[Opening GIVEN DATA section]

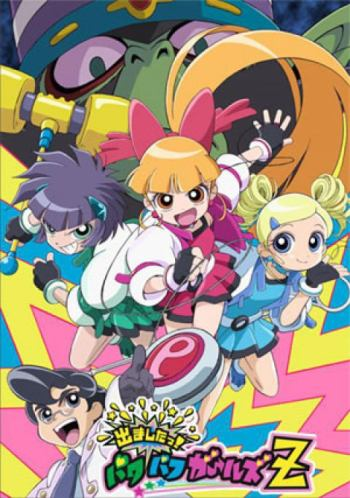 Demashita! Powerpuff Girls Z main image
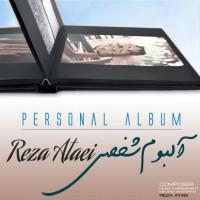 Reza-Ataei-Albume-Shakhsi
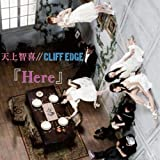 Here(DVD付)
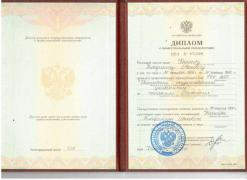 Послуги психолога, психологічні консультації, Кемерово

[Closing GIVEN DATA section]

| WORK TO BE COMPLETED |
Write out the whole listing exactly. Pictures stay out.

| ANSWER SPACE |
 Demashita! Powerpuff Girls Z main image
 Reza-Ataei-Albume-Shakhsi
 Here(DVD付)
 Послуги психолога, психологічні консультації, Кемерово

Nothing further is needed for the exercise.